> [Problem requirements]
Print everything from "3. Seven of" down to "has greatly increased." in the death penalty passage below, word for word.

== Article

2. McGautha, supra, decided May 3, 1971, has not been overruled in Furman and, for many relevant issues, is still the controlling law. Although the Supreme Court, during the last decade, has indeed substantially departed from a proper application of the doctrine of stare decisis, it is still the essence of the judicial process. In any event, we are not at liberty, in my opinion, to depart from it.
3. Seven of the nine justices in Furman indicate their belief that the States may validly consider the death penalty to be an effective deterrent to the crimes of murder and rape. The General Assembly of Maryland so considers it. The uncertainty in regard to what the Supreme Court would ultimately decide in regard to the constitutional validity of the death sentences has undoubtedly, in my opinion, been a prime cause in a decline in the imposition of such sentences and, when imposed, the execution of those sentences. What has been the result? Has murder and rape decreased during the past 15 years? On the contrary, the commission of these crimes has greatly increased.

====
== Records shown

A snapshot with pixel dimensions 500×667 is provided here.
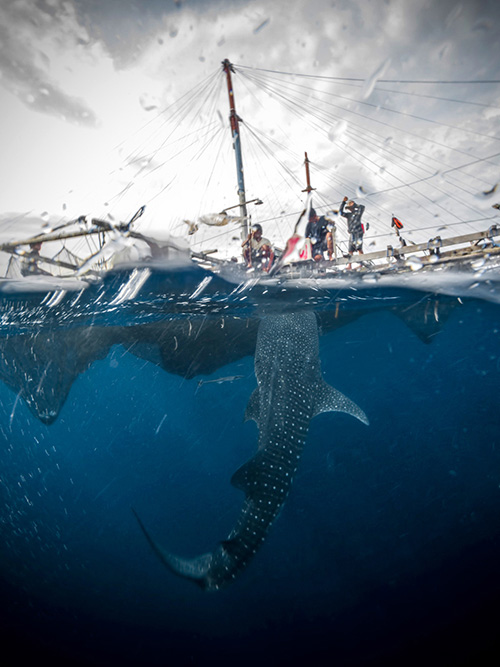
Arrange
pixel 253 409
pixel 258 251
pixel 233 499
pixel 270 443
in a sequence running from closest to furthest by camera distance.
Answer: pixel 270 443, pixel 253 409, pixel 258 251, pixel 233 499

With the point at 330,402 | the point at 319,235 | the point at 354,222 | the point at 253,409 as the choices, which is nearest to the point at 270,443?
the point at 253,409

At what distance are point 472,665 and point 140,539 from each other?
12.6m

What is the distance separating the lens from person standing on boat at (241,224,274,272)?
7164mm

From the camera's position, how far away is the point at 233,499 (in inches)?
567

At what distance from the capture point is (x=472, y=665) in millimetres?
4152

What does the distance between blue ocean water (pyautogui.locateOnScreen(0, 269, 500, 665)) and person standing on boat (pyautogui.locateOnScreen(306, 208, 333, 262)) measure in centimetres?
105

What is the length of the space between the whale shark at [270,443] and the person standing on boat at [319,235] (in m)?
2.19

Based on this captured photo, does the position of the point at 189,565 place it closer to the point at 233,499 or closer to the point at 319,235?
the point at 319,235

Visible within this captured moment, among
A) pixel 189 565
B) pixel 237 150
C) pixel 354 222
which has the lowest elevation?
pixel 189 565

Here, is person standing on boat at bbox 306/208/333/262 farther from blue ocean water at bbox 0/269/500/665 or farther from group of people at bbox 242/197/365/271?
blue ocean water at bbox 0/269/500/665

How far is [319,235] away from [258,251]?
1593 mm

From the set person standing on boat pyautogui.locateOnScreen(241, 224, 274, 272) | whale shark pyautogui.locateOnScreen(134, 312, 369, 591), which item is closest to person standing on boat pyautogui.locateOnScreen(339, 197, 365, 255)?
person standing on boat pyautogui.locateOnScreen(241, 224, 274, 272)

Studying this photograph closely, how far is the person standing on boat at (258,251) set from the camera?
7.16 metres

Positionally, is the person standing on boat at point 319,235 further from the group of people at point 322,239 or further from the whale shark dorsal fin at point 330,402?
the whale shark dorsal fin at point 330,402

====
== Records shown

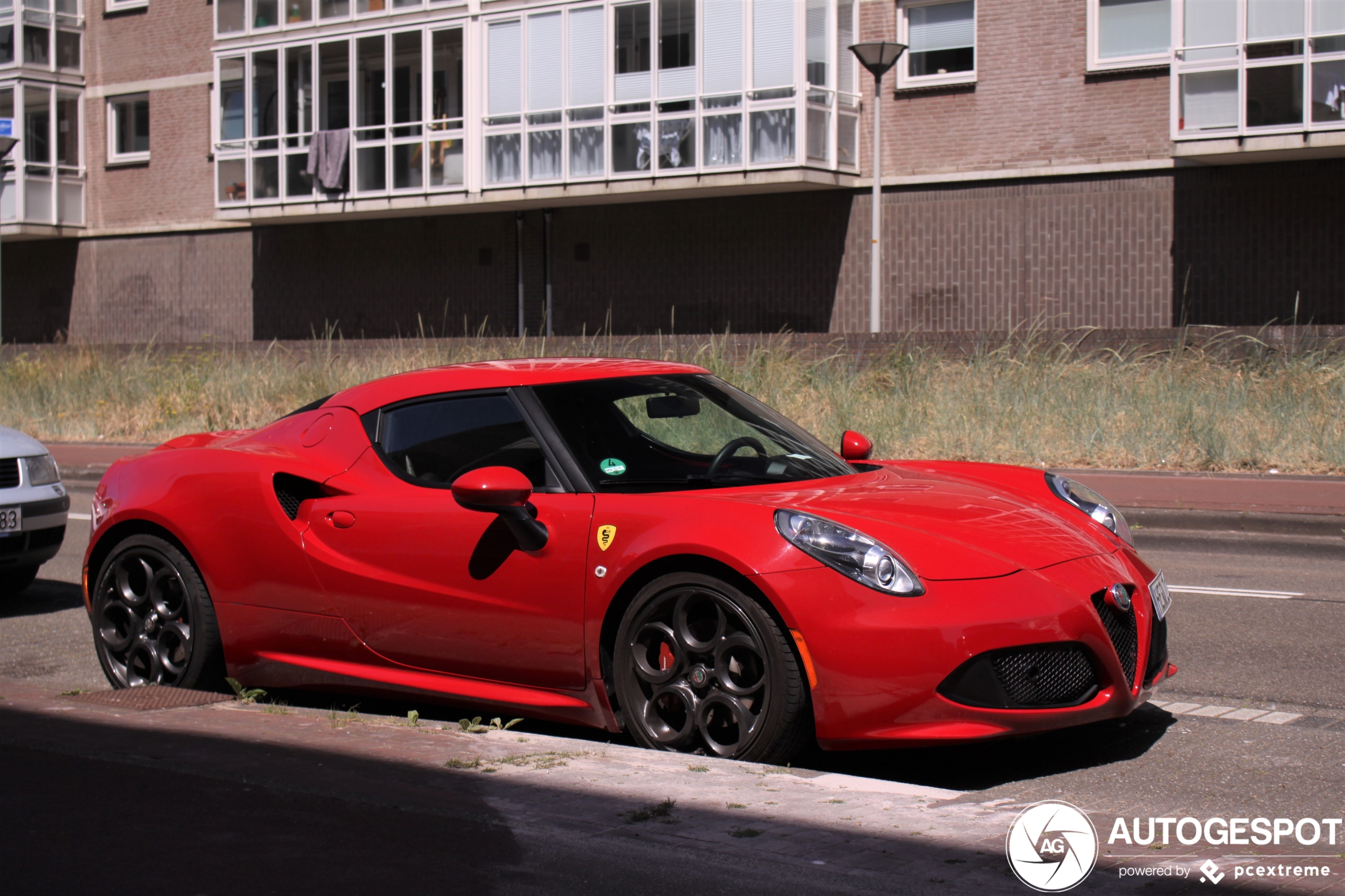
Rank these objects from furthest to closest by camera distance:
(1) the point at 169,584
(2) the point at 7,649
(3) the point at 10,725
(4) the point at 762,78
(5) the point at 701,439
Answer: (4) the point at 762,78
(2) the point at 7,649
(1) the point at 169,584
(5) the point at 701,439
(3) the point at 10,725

====

> [Output]
3. Seven of the nine justices in Furman indicate their belief that the States may validly consider the death penalty to be an effective deterrent to the crimes of murder and rape. The General Assembly of Maryland so considers it. The uncertainty in regard to what the Supreme Court would ultimately decide in regard to the constitutional validity of the death sentences has undoubtedly, in my opinion, been a prime cause in a decline in the imposition of such sentences and, when imposed, the execution of those sentences. What has been the result? Has murder and rape decreased during the past 15 years? On the contrary, the commission of these crimes has greatly increased.